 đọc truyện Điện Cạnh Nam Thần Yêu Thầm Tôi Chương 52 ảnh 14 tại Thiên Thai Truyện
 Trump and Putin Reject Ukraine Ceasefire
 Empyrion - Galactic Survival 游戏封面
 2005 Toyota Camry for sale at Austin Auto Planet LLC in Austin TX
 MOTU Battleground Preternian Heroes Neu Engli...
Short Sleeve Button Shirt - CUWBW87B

★ ★ ★

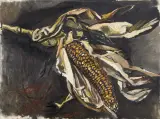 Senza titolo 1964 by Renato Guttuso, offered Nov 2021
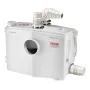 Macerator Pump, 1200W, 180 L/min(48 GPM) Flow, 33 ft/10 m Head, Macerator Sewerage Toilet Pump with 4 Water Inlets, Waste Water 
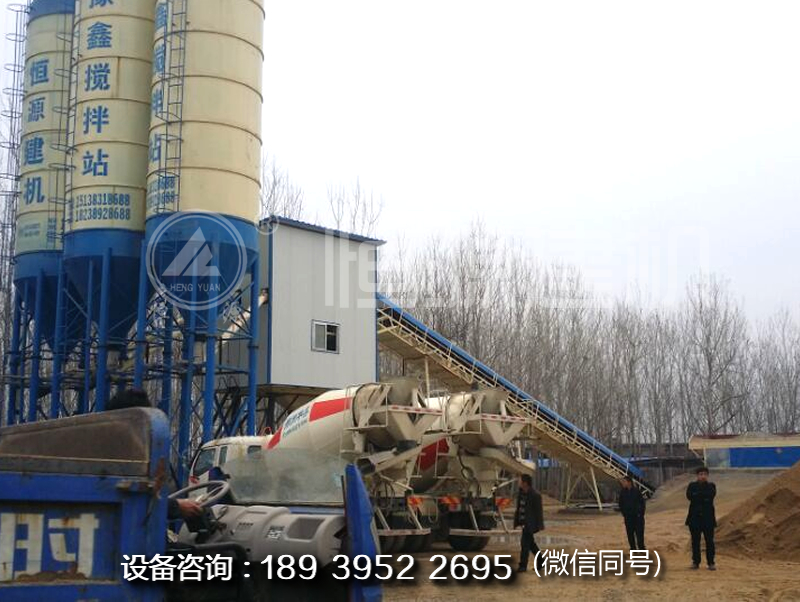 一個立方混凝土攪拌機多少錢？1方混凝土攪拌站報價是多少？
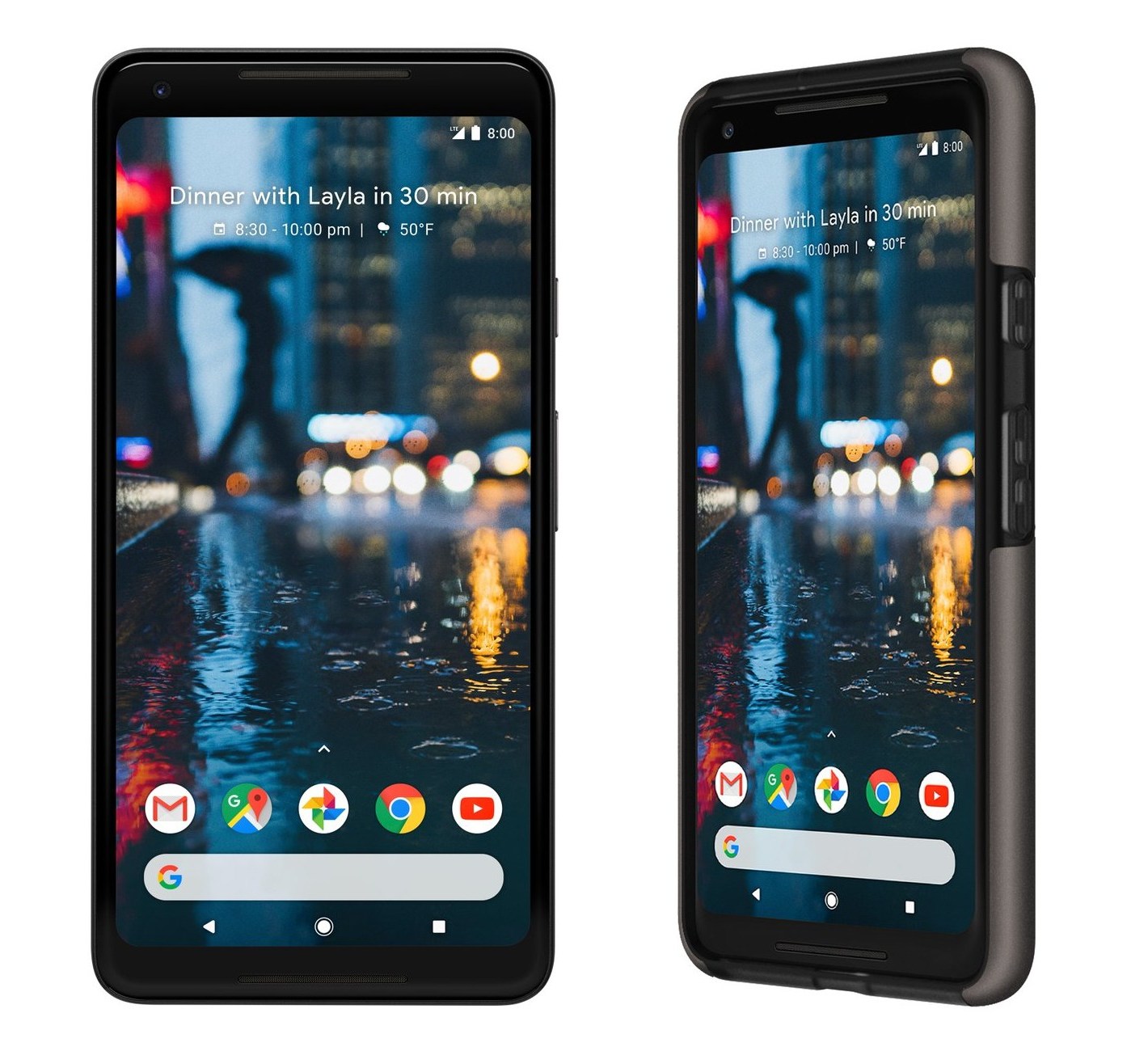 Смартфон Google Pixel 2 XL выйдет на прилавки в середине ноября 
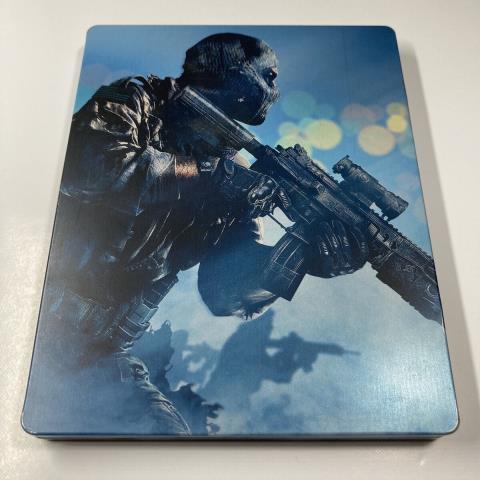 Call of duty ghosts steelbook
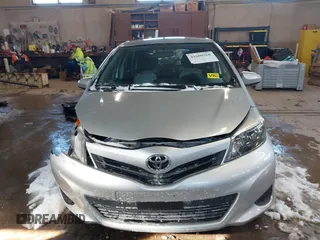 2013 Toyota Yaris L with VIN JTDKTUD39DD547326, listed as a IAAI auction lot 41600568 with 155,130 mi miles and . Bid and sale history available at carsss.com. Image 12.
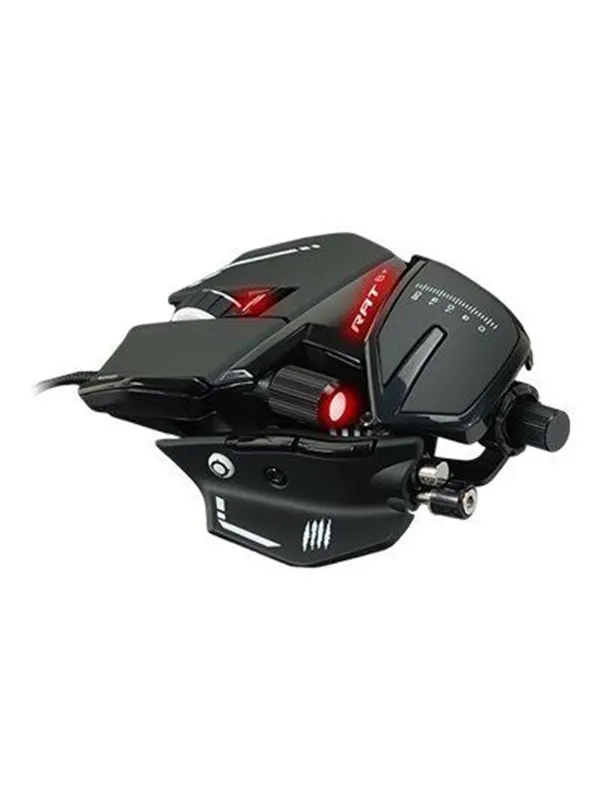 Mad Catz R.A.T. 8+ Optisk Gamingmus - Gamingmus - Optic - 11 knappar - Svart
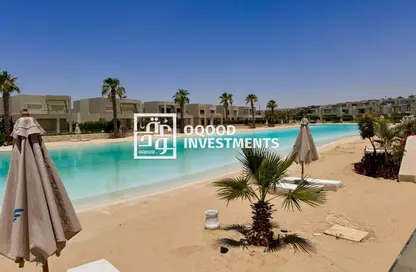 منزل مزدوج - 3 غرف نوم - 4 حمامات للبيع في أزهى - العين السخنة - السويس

★ ★ ★

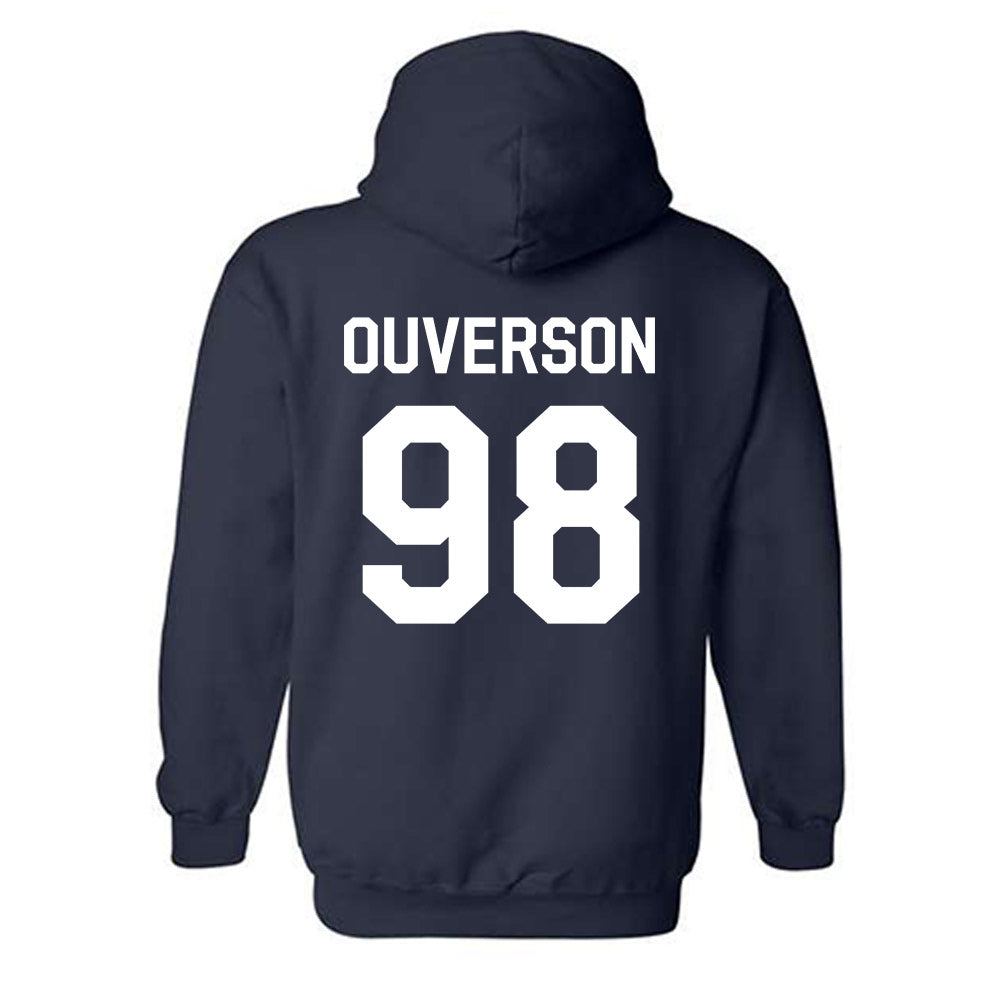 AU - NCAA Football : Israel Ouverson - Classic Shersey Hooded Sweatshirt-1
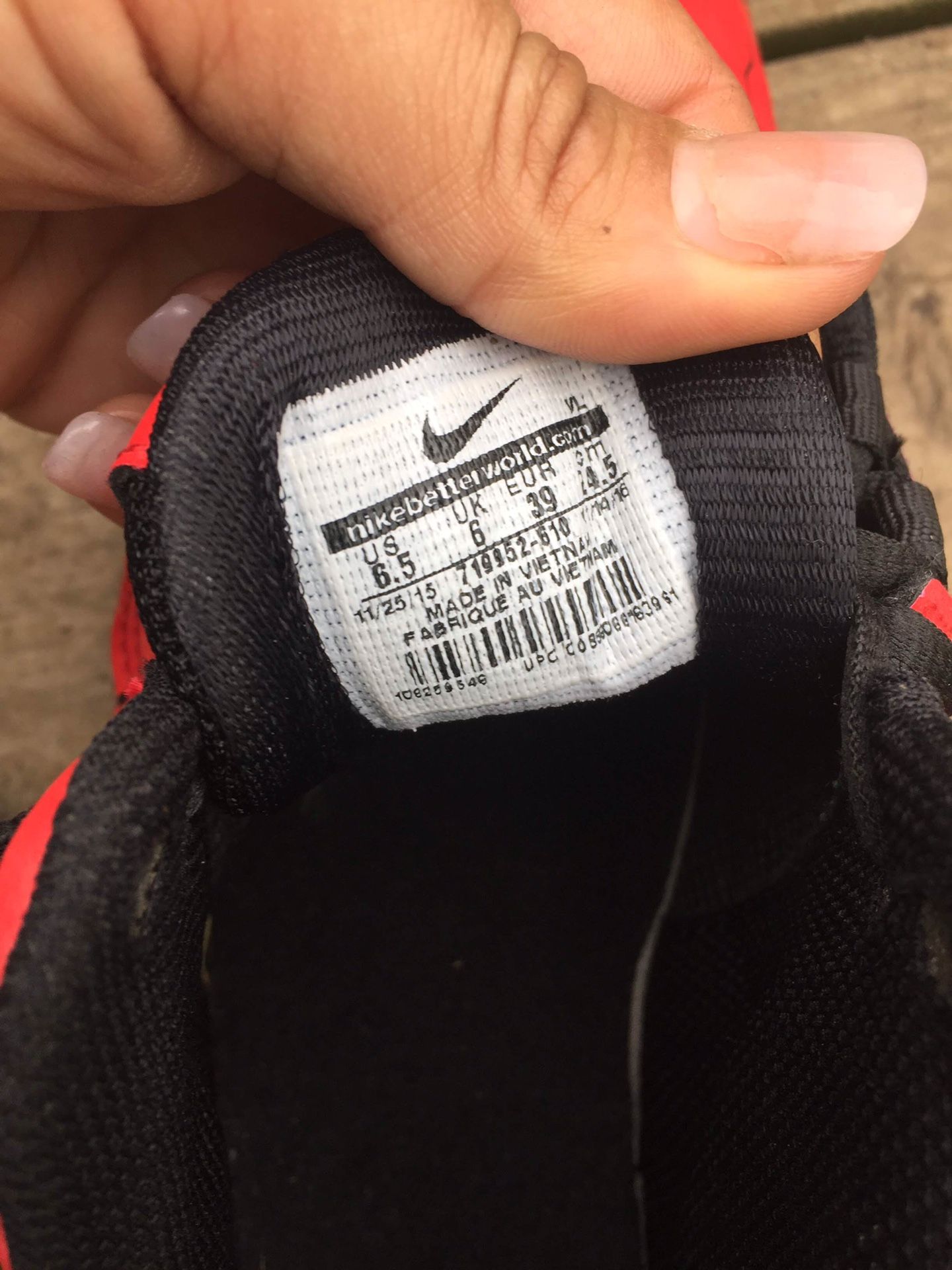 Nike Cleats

★ ★ ★

- _DA FARE_
Riscrivi le righe tra quella che contiene "Senza titolo 1964" e quella che contiene "Смартфон Google Pixel", entrambe incluse, rinominando "Pump" in "Pompa" e lasciando invariato tutto il resto. Ometti le immagini.

- _SOLUZIONE_
 Senza titolo 1964 by Renato Guttuso, offered Nov 2021
 Macerator Pompa, 1200W, 180 L/min(48 GPM) Flow, 33 ft/10 m Head, Macerator Sewerage Toilet Pompa with 4 Water Inlets, Waste Water 
 一個立方混凝土攪拌機多少錢？1方混凝土攪拌站報價是多少？
 Смартфон Google Pixel 2 XL выйдет на прилавки в середине ноября 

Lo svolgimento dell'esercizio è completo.